**TO BE DONE:**
(a) Copy out the forum thread on singing word for word, from "Your ridiculous obsession" to "needs attending to.".
(b) Carry the forum thread on singing forward from the point where it stops.

**TEXT PROVIDED:**
════════════════════

Your ridiculous obsession with the "credentials" of TIO has occupied most of the eleven pages of this thread and is driving everyone else here to suicide or homicide, or simply driving them away. If you can't live without exploring the biographies of people who offer opinions on the internet, hire a private detective. But know this: nothing you could possibly learn about the makers of this video would prove their "integrity." Only the intrinsic value of what they're offering is at issue, and if you're blind to that (as you clearly are) and are not even interested in learning anything (as you clearly aren't), then your own integrity is what needs attending to.

I repeat: the rest of us are interested in singing and in discussing the ideas proposed in this video. I posted the video in order to stimulate conversation on precisely that subject. If all you can think about is whether people are "qualified" - by _your_ standards, whatever the hell they may be - to speak at all, you shouldn't even participate here, or in any forum where normal people expect to be able to offer ideas without having their "integrity" questioned.


----------



## Revitalized Classics (Oct 31, 2018)

Sometimes it's easy to miss examples from post WW2 but before LPs really took off - they might get lost in the shuffle.

Maggie Teyte, Nozze Di Figaro, 1946, (age c. 58!)





Giulietta Simionato, Cosi fan tutte, 1949





Carla Gavazzi, Don Giovanni, 1953





+ another Tebaldi treat, this one is 1955




Such a lovely record


----------



## Tsaraslondon (Nov 7, 2013)

Revitalized Classics said:


> Sometimes it's easy to miss examples from post WW2 but before LPs really took off - they might get lost in the shuffle.
> 
> Maggie Teyte, Nozze Di Figaro, 1946, (age c. 58!)


I adore Maggie Teyte. I assume you know this.






Hers was not a big voice but she had a firm and perfectly placed chest voice. She was also still singing brilliantly in her 60s, her top register as firm and free of wobble as it was when she was a good deal younger. She's the perfect example of how having a good chest voice doesn't harm the top of the voice.


----------



## Woodduck (Mar 17, 2014)

════════════════════

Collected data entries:

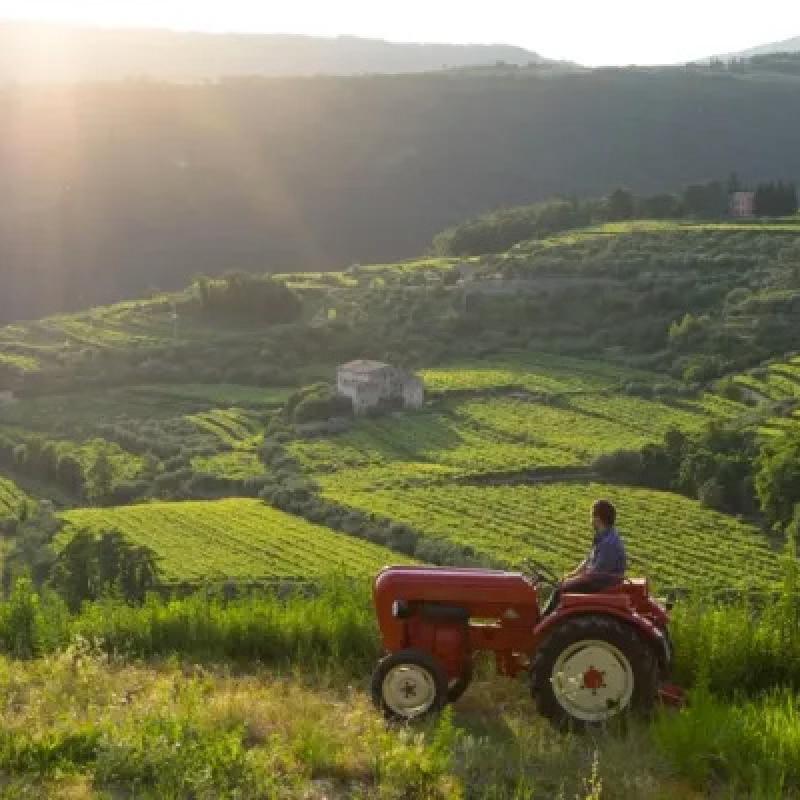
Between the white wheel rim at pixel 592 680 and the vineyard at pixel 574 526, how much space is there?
2499 centimetres

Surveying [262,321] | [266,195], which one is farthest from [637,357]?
[266,195]

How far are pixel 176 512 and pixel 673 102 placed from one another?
516ft

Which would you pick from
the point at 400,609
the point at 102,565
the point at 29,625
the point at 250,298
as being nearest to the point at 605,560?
the point at 400,609

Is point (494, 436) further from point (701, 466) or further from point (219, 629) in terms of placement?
point (219, 629)

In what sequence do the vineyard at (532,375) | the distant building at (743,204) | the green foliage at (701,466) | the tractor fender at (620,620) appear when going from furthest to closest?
the distant building at (743,204)
the vineyard at (532,375)
the green foliage at (701,466)
the tractor fender at (620,620)

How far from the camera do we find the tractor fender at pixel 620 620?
6.01 metres

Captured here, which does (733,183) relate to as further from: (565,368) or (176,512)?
(176,512)

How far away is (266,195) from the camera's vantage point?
481 ft

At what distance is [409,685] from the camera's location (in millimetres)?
6223

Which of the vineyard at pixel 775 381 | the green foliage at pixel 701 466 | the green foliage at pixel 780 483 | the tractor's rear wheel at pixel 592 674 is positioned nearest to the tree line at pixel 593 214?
the vineyard at pixel 775 381

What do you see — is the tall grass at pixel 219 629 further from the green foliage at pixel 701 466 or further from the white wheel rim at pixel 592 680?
the green foliage at pixel 701 466

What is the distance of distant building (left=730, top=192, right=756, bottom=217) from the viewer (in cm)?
9181

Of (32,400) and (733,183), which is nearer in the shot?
(32,400)

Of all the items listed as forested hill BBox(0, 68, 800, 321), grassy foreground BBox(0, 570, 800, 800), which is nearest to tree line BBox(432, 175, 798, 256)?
forested hill BBox(0, 68, 800, 321)
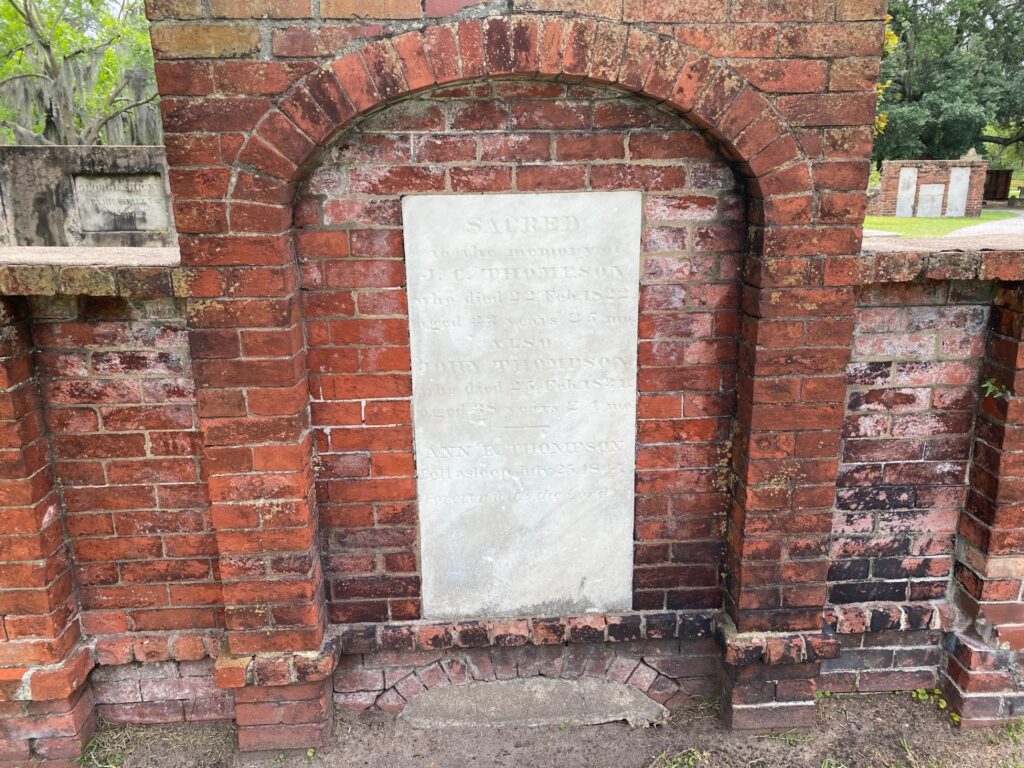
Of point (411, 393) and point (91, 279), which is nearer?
point (91, 279)

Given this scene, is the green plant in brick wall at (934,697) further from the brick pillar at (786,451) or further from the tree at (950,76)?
the tree at (950,76)

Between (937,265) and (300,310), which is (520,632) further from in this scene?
(937,265)

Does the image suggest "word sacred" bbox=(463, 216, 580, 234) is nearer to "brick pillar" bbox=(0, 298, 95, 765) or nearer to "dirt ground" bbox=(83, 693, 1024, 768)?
"brick pillar" bbox=(0, 298, 95, 765)

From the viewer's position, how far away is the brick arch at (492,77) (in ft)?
7.13

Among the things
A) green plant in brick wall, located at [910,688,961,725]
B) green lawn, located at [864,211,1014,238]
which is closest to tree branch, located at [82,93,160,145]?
green lawn, located at [864,211,1014,238]

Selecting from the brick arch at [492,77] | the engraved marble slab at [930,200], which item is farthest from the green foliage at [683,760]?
the engraved marble slab at [930,200]

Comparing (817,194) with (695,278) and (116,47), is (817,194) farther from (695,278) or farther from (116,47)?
(116,47)

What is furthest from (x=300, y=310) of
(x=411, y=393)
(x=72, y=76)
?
(x=72, y=76)

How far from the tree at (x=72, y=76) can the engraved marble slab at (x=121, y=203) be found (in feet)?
27.6

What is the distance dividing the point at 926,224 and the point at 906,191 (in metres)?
3.45

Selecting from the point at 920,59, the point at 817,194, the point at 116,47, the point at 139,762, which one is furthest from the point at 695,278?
the point at 920,59

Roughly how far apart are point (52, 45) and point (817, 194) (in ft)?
58.6

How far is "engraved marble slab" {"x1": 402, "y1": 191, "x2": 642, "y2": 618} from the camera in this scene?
2.50 meters

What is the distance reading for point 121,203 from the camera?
8250 millimetres
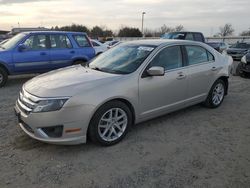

════════════════════

**THE REPLIES:**
(a)
Your ridiculous obsession with the "credentials" of TIO has occupied most of the eleven pages of this thread and is driving everyone else here to suicide or homicide, or simply driving them away. If you can't live without exploring the biographies of people who offer opinions on the internet, hire a private detective. But know this: nothing you could possibly learn about the makers of this video would prove their "integrity." Only the intrinsic value of what they're offering is at issue, and if you're blind to that (as you clearly are) and are not even interested in learning anything (as you clearly aren't), then your own integrity is what needs attending to.

(b)
Revitalized Classics said:


> Sometimes it's easy to miss examples from post WW2 but before LPs really took off - they might get lost in the shuffle.
> 
> Maggie Teyte, Nozze Di Figaro, 1946, (age c. 58!)
> 
> ...


Such different singers! Maggie Teyte followed by three Italians is absolute culture shock. It raises thoughts about the increasing internationalization of culture - in singing, the homogenization of style and technique - over the last several decades.


----------



## Revitalized Classics (Oct 31, 2018)

Tsaraslondon said:


> I adore Maggie Teyte. I assume you know this.
> 
> 
> 
> ...


What a gorgeous record! I've not listened to her enough if that's anything to go by 
Thanks for sharing


----------



## Woodduck (Mar 17, 2014)

Tsaraslondon said:


> I adore Maggie Teyte. Hers was not a big voice but she had a firm and perfectly placed chest voice. She was also still singing brilliantly in her 60s, her top register as firm and free of wobble as it was when she was a good deal younger. She's the perfect example of how having a good chest voice doesn't harm the top of the voice.


I find many recordings of singers in the acoustic era proving the truth of your last statement. We hear recordings of Patti, Lilli Lehmann, Melba, Tetrazzini, Schumann-Heink and others in their sixties, sounding older but without a trace of wobble.


----------



## Revitalized Classics (Oct 31, 2018)

Woodduck said:


> Such different singers! Maggie Teyte followed by three Italians is absolute culture shock. It raises thoughts about the increasing internationalization of culture - in singing, the homogenization of style and technique - over the last several decades.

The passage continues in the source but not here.